[Stored items]
▽

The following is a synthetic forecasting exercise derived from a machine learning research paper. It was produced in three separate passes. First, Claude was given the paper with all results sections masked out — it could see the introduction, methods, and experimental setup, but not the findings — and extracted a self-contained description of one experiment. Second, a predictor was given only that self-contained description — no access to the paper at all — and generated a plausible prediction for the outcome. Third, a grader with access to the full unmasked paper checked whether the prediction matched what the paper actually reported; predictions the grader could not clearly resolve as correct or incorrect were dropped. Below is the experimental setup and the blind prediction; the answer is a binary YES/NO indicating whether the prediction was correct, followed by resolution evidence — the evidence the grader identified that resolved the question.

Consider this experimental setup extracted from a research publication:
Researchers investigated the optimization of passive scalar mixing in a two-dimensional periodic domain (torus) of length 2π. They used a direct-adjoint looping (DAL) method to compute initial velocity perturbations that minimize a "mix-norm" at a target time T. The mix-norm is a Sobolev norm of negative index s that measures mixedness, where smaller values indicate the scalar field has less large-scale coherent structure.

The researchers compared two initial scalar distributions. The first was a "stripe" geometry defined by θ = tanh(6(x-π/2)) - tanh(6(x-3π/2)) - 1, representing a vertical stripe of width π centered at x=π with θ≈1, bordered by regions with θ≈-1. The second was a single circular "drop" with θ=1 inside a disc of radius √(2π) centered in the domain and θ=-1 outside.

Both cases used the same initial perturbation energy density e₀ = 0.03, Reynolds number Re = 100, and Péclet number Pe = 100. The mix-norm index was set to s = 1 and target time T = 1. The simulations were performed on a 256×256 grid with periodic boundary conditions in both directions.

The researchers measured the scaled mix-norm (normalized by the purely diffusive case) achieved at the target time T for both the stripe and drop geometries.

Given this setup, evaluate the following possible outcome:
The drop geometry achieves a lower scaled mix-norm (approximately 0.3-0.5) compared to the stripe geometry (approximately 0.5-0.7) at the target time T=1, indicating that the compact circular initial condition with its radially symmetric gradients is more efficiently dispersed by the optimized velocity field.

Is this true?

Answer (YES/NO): NO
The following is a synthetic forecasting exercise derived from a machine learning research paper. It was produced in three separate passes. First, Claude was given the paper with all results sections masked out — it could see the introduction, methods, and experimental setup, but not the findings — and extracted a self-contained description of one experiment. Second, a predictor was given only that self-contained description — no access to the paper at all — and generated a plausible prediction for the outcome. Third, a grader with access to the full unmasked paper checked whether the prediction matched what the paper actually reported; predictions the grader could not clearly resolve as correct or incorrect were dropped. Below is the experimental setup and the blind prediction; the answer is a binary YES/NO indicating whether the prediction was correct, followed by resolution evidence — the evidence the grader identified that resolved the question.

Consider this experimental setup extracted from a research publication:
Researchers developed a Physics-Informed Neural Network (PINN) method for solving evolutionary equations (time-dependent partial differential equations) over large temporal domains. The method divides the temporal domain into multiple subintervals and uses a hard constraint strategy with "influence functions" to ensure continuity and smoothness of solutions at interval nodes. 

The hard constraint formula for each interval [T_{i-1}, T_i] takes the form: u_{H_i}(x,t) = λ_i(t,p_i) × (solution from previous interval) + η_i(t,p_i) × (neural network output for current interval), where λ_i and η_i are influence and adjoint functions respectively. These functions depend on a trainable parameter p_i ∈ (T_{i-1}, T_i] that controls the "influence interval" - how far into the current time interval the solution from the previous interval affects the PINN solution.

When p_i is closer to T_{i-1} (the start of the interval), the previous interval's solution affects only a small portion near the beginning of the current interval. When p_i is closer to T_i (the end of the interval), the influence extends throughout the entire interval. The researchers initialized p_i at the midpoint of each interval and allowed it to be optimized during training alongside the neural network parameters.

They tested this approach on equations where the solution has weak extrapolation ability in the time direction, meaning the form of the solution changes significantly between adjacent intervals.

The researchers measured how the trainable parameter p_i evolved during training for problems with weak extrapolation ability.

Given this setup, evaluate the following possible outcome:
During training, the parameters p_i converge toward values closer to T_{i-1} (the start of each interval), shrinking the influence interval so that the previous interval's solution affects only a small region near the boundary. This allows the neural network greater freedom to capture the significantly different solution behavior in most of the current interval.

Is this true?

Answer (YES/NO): YES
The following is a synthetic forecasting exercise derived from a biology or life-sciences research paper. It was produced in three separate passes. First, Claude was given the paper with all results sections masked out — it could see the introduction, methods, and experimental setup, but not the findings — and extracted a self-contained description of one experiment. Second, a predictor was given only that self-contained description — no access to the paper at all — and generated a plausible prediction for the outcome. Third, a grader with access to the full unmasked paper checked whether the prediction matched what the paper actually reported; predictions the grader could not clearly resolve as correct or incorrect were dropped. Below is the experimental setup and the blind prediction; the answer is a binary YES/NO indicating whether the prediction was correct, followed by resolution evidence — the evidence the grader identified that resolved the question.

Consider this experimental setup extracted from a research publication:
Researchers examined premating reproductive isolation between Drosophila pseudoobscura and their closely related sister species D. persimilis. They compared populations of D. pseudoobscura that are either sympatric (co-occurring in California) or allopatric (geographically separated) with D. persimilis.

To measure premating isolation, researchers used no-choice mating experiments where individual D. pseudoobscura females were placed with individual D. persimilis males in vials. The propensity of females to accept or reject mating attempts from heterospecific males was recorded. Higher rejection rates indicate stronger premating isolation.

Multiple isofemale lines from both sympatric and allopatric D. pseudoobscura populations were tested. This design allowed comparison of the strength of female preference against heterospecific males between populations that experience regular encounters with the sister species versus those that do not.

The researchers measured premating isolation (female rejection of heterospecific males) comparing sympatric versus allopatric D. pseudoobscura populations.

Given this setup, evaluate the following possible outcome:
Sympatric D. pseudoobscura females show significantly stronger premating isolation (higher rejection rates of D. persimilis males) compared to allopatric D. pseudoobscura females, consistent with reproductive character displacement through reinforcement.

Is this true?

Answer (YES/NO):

△

Your objective ->
Return the records above in their entirety, exactly as they appear.

Written solution ->
The following is a synthetic forecasting exercise derived from a machine learning research paper. It was produced in three separate passes. First, Claude was given the paper with all results sections masked out — it could see the introduction, methods, and experimental setup, but not the findings — and extracted a self-contained description of one experiment. Second, a predictor was given only that self-contained description — no access to the paper at all — and generated a plausible prediction for the outcome. Third, a grader with access to the full unmasked paper checked whether the prediction matched what the paper actually reported; predictions the grader could not clearly resolve as correct or incorrect were dropped. Below is the experimental setup and the blind prediction; the answer is a binary YES/NO indicating whether the prediction was correct, followed by resolution evidence — the evidence the grader identified that resolved the question.

Consider this experimental setup extracted from a research publication:
Researchers investigated the optimization of passive scalar mixing in a two-dimensional periodic domain (torus) of length 2π. They used a direct-adjoint looping (DAL) method to compute initial velocity perturbations that minimize a "mix-norm" at a target time T. The mix-norm is a Sobolev norm of negative index s that measures mixedness, where smaller values indicate the scalar field has less large-scale coherent structure.

The researchers compared two initial scalar distributions. The first was a "stripe" geometry defined by θ = tanh(6(x-π/2)) - tanh(6(x-3π/2)) - 1, representing a vertical stripe of width π centered at x=π with θ≈1, bordered by regions with θ≈-1. The second was a single circular "drop" with θ=1 inside a disc of radius √(2π) centered in the domain and θ=-1 outside.

Both cases used the same initial perturbation energy density e₀ = 0.03, Reynolds number Re = 100, and Péclet number Pe = 100. The mix-norm index was set to s = 1 and target time T = 1. The simulations were performed on a 256×256 grid with periodic boundary conditions in both directions.

The researchers measured the scaled mix-norm (normalized by the purely diffusive case) achieved at the target time T for both the stripe and drop geometries.

Given this setup, evaluate the following possible outcome:
The drop geometry achieves a lower scaled mix-norm (approximately 0.3-0.5) compared to the stripe geometry (approximately 0.5-0.7) at the target time T=1, indicating that the compact circular initial condition with its radially symmetric gradients is more efficiently dispersed by the optimized velocity field.

Is this true?

Answer (YES/NO): NO
The following is a synthetic forecasting exercise derived from a machine learning research paper. It was produced in three separate passes. First, Claude was given the paper with all results sections masked out — it could see the introduction, methods, and experimental setup, but not the findings — and extracted a self-contained description of one experiment. Second, a predictor was given only that self-contained description — no access to the paper at all — and generated a plausible prediction for the outcome. Third, a grader with access to the full unmasked paper checked whether the prediction matched what the paper actually reported; predictions the grader could not clearly resolve as correct or incorrect were dropped. Below is the experimental setup and the blind prediction; the answer is a binary YES/NO indicating whether the prediction was correct, followed by resolution evidence — the evidence the grader identified that resolved the question.

Consider this experimental setup extracted from a research publication:
Researchers developed a Physics-Informed Neural Network (PINN) method for solving evolutionary equations (time-dependent partial differential equations) over large temporal domains. The method divides the temporal domain into multiple subintervals and uses a hard constraint strategy with "influence functions" to ensure continuity and smoothness of solutions at interval nodes. 

The hard constraint formula for each interval [T_{i-1}, T_i] takes the form: u_{H_i}(x,t) = λ_i(t,p_i) × (solution from previous interval) + η_i(t,p_i) × (neural network output for current interval), where λ_i and η_i are influence and adjoint functions respectively. These functions depend on a trainable parameter p_i ∈ (T_{i-1}, T_i] that controls the "influence interval" - how far into the current time interval the solution from the previous interval affects the PINN solution.

When p_i is closer to T_{i-1} (the start of the interval), the previous interval's solution affects only a small portion near the beginning of the current interval. When p_i is closer to T_i (the end of the interval), the influence extends throughout the entire interval. The researchers initialized p_i at the midpoint of each interval and allowed it to be optimized during training alongside the neural network parameters.

They tested this approach on equations where the solution has weak extrapolation ability in the time direction, meaning the form of the solution changes significantly between adjacent intervals.

The researchers measured how the trainable parameter p_i evolved during training for problems with weak extrapolation ability.

Given this setup, evaluate the following possible outcome:
During training, the parameters p_i converge toward values closer to T_{i-1} (the start of each interval), shrinking the influence interval so that the previous interval's solution affects only a small region near the boundary. This allows the neural network greater freedom to capture the significantly different solution behavior in most of the current interval.

Is this true?

Answer (YES/NO): YES
The following is a synthetic forecasting exercise derived from a biology or life-sciences research paper. It was produced in three separate passes. First, Claude was given the paper with all results sections masked out — it could see the introduction, methods, and experimental setup, but not the findings — and extracted a self-contained description of one experiment. Second, a predictor was given only that self-contained description — no access to the paper at all — and generated a plausible prediction for the outcome. Third, a grader with access to the full unmasked paper checked whether the prediction matched what the paper actually reported; predictions the grader could not clearly resolve as correct or incorrect were dropped. Below is the experimental setup and the blind prediction; the answer is a binary YES/NO indicating whether the prediction was correct, followed by resolution evidence — the evidence the grader identified that resolved the question.

Consider this experimental setup extracted from a research publication:
Researchers examined premating reproductive isolation between Drosophila pseudoobscura and their closely related sister species D. persimilis. They compared populations of D. pseudoobscura that are either sympatric (co-occurring in California) or allopatric (geographically separated) with D. persimilis.

To measure premating isolation, researchers used no-choice mating experiments where individual D. pseudoobscura females were placed with individual D. persimilis males in vials. The propensity of females to accept or reject mating attempts from heterospecific males was recorded. Higher rejection rates indicate stronger premating isolation.

Multiple isofemale lines from both sympatric and allopatric D. pseudoobscura populations were tested. This design allowed comparison of the strength of female preference against heterospecific males between populations that experience regular encounters with the sister species versus those that do not.

The researchers measured premating isolation (female rejection of heterospecific males) comparing sympatric versus allopatric D. pseudoobscura populations.

Given this setup, evaluate the following possible outcome:
Sympatric D. pseudoobscura females show significantly stronger premating isolation (higher rejection rates of D. persimilis males) compared to allopatric D. pseudoobscura females, consistent with reproductive character displacement through reinforcement.

Is this true?

Answer (YES/NO):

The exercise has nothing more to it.